14. The non-toxic composition, prepared from agricultural waste according to claim 1, wherein the non-toxic composition is adapted to increase resistance to abiotic stress factors including hydric or saline stress in plants by application of the non-toxic composition to a foliar and/or root surface for systemic distribution of the non-toxic composition in the plant.

15. The non-toxic composition, prepared from agricultural waste according to claim 1, wherein the non-toxic composition is adapted to increase crop yield by application of the non-toxic composition to a foliar and/or root surface for systemic distribution of the non-toxic composition in the plant.
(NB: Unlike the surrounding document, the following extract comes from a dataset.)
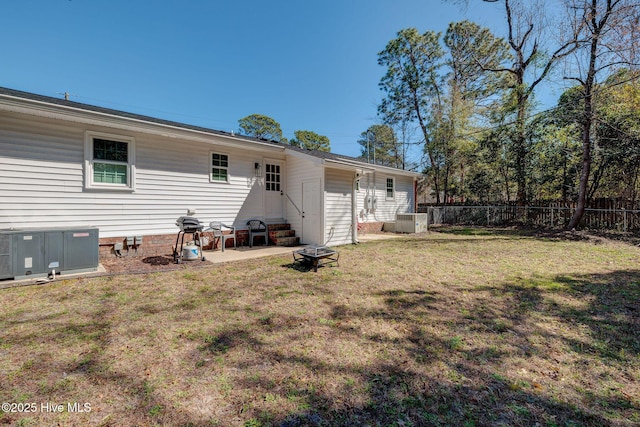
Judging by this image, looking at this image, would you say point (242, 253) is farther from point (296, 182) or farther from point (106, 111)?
point (106, 111)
16. The non-toxic composition, prepared from agricultural waste according to claim 5, wherein the non-toxic composition is a granular solid, a solid agreggate with inert vehicles, a solid agreggate with adjuvants, a homogeneous solution, and/or a suspension.

17. (canceled)

18. The non-toxic composition, prepared from agricultural waste according to claim 6, wherein the non-toxic composition is a granular solid, a solid agreggate with inert vehicles, a solid agreggate with adjuvants, a homogeneous solution, and/or a suspension.

19. The non-toxic composition, prepared from agricultural waste according to claim 7, wherein the non-toxic composition is a granular solid, a solid agreggate with inert vehicles, a solid agreggate with adjuvants, a homogeneous solution, and/or a suspension.
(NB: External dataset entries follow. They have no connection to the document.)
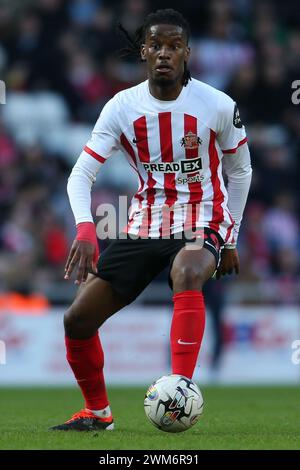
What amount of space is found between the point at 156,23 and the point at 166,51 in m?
0.18

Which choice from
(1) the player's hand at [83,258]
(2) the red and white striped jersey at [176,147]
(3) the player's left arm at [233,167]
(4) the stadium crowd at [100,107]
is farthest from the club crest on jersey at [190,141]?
(4) the stadium crowd at [100,107]

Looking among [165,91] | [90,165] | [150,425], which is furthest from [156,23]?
[150,425]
20. The non-toxic composition, prepared from agricultural waste according to claim 8, wherein the non-toxic composition is a granular solid, a solid agreggate with inert vehicles, a solid agreggate with adjuvants, a homogeneous solution, and/or a suspension.

21. The non-toxic composition, prepared from agricultural waste according to claim 9, wherein the non-toxic composition is a granular solid, a solid agreggate with inert vehicles, a solid agreggate with adjuvants, a homogeneous solution, and/or a suspension.

22. The non-toxic composition, prepared from agricultural waste according to claim 10, wherein the non-toxic composition is a granular solid, a solid agreggate with inert vehicles, a solid agreggate with adjuvants, a homogeneous solution, and/or a suspension.

23. The non-toxic composition, prepared from agricultural waste according to claim 11, wherein the non-toxic composition is a granular solid, a solid agreggate with inert vehicles, a solid agreggate with adjuvants, a homogeneous solution, and/or a suspension.

24. The non-toxic composition, prepared from agricultural waste according to claim 12, wherein the non-toxic composition is a granular solid, a solid agreggate with inert vehicles, a solid agreggate with adjuvants, a homogeneous solution, and/or a suspension.

25. The non-toxic composition, prepared from agricultural waste according to claim 13, wherein the non-toxic composition is a granular solid, a solid aggregate with inert vehicles, a solid aggregate with adjuvants, a homogeneous solution, and/or a suspension.

26. The non-toxic composition, prepared from agricultural waste according to claim 14, wherein the non-toxic composition is a granular solid, a solid aggregate with inert vehicles, a solid aggregate with adjuvants, a homogeneous solution, and/or a suspension.

27. The non-toxic composition, prepared from agricultural waste according to claim 15, wherein the non-toxic composition is a granular solid, a solid aggregate with inert vehicles, a solid aggregate with adjuvants, a homogeneous solution, and/or a suspension.

28. A method for nitrating agricultural waste including rice and/or oats husks, the method comprising the steps of:

(a) performing an agricultural waste acidic extraction to release phenolic compounds,

(b) nitrating the phenolic compounds released during step (a),

(c) stimulating coupling between the nitrated compounds resulting from step (b) and those resulting from step (a) which were not nitrated for dimer, trimer or oligomer formation,

(d) insolubilizing, flocculating and precipitating the compounds resulting from step (c) to separate them from sugars, other carbohydrates or other non-phenolic compounds of step (a), and

(e) drying insoluble solids, precipitated in step (d).

29. The method for nitrating agricultural waste according to claim 28, wherein the acid used for the acidic extraction and nitration of phenolic compounds is nitric acid.